The introductions came on the eve of Cisco's Innovation Through Convergence Expo in Santa Clara, California, where Cisco partners will show off a variety of XML applications that can run on the phones.

The introduction of more advanced IP phones, as well as voice-calling applications on PCs, is starting to blur the line between handsets and computers, according to Yankee Group analyst Zeus Kerravala.

"You may have a PC with voice capability, but you'll also have a phone with other capabilities," Kerravala said.
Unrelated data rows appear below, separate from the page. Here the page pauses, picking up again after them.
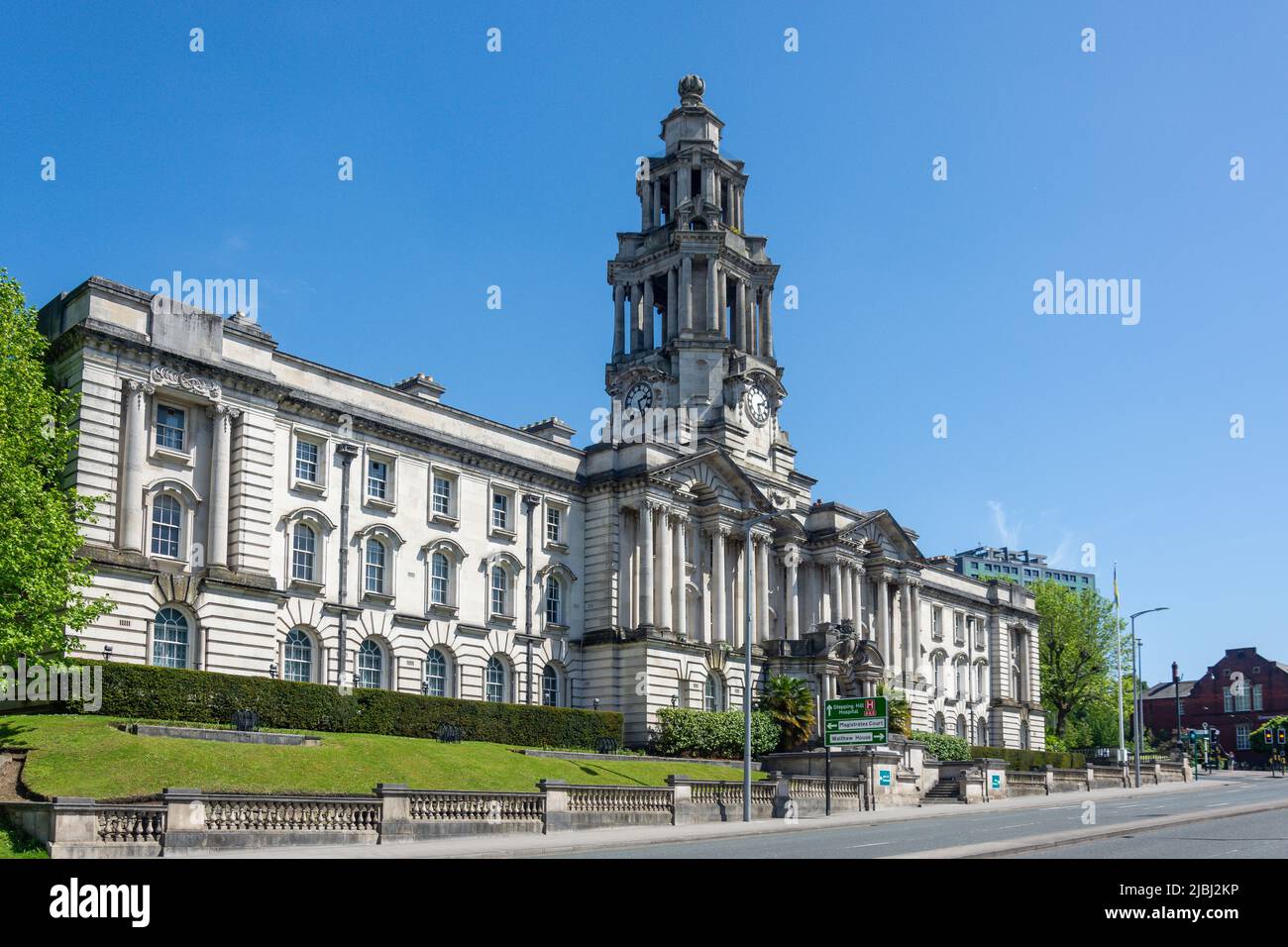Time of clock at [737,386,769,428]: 2:29
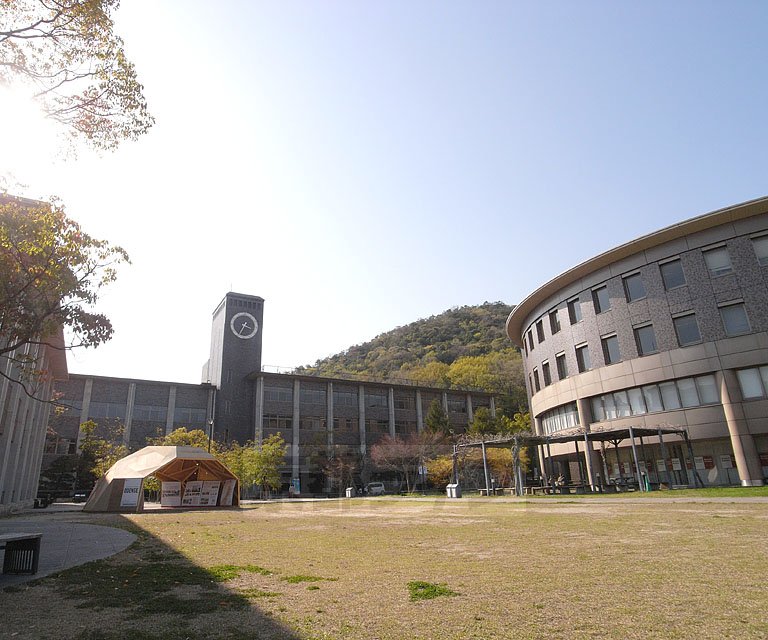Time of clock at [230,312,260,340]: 3:34
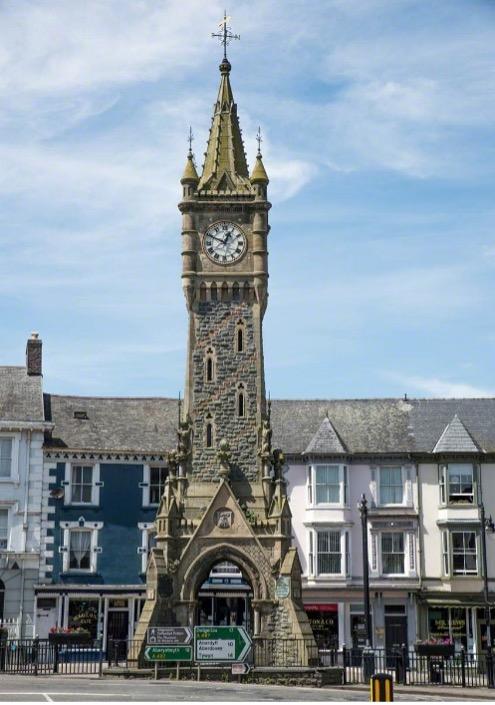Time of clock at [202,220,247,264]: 12:49
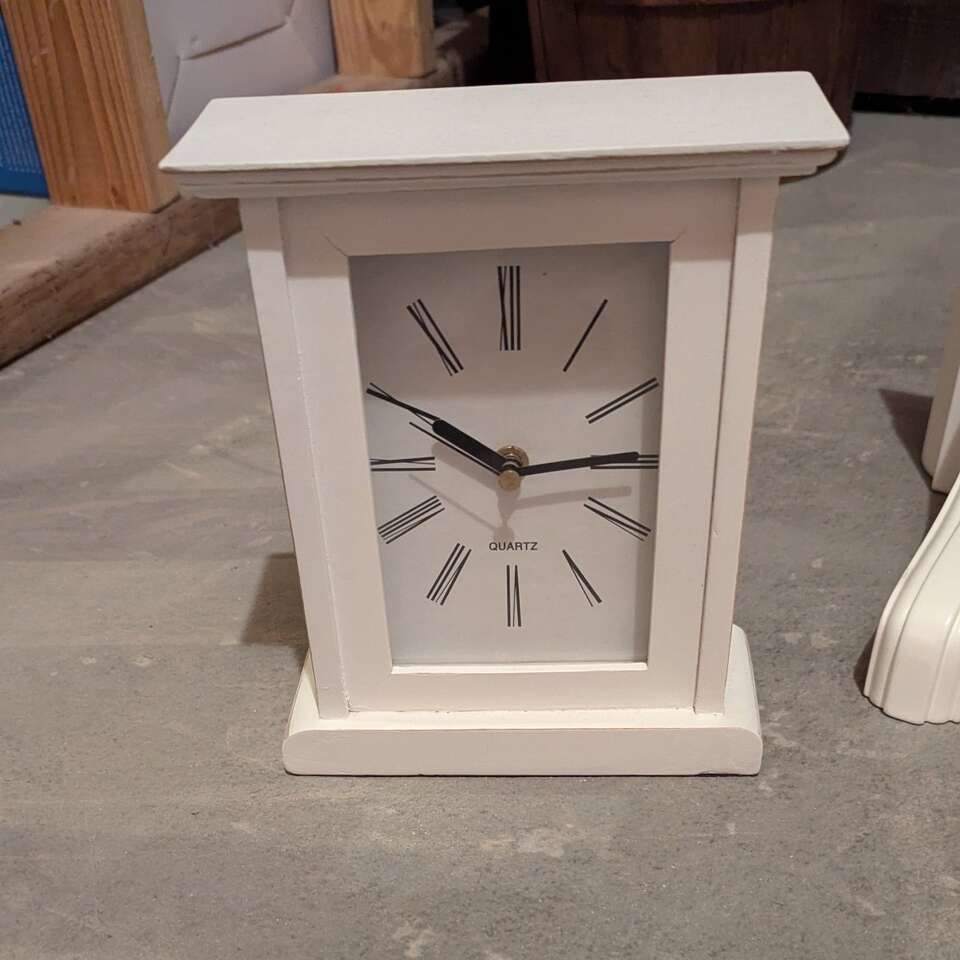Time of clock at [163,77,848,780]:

In some cases, such as in the lobby of an office building, organizations may be able to get rid of the PC all together, he said.

As phone functions increasingly become integrated into software, a key challenge for Cisco is how to cultivate relationships with independent software vendors it wants to write applications for its phones, Kerravala said.

Two customers for the 7970G illustrate how its color image display can be used, according to Cisco's Trenchard. The Greater Toronto Airports Authority, in Toronto, Ontario, plans to set up the phones at security posts and send out images of at-large criminal suspects so guards can see who to look out for. The city of Herndon, Virginia, will use the phones at public safety agencies and distribute alerts about missing persons to them, he said. The 7970G can take the place of a PC for these kinds of applications, letting organizations bypass the management costs and security concerns about PCs, Trenchard said.

The 7970G will begin shipping by the end of this year and be generally available in the first quarter of 2004 at a list price not to exceed US$995, according to Cisco. The 7905G and 7912G are available now for US$135 and US$165, respectively. The enhanced XML capabilities are set to become available at no cost in the upcoming release of Cisco CallManager software near the end of this year. The next release of CallManager will automatically add XML capabilities to phones that are already installed.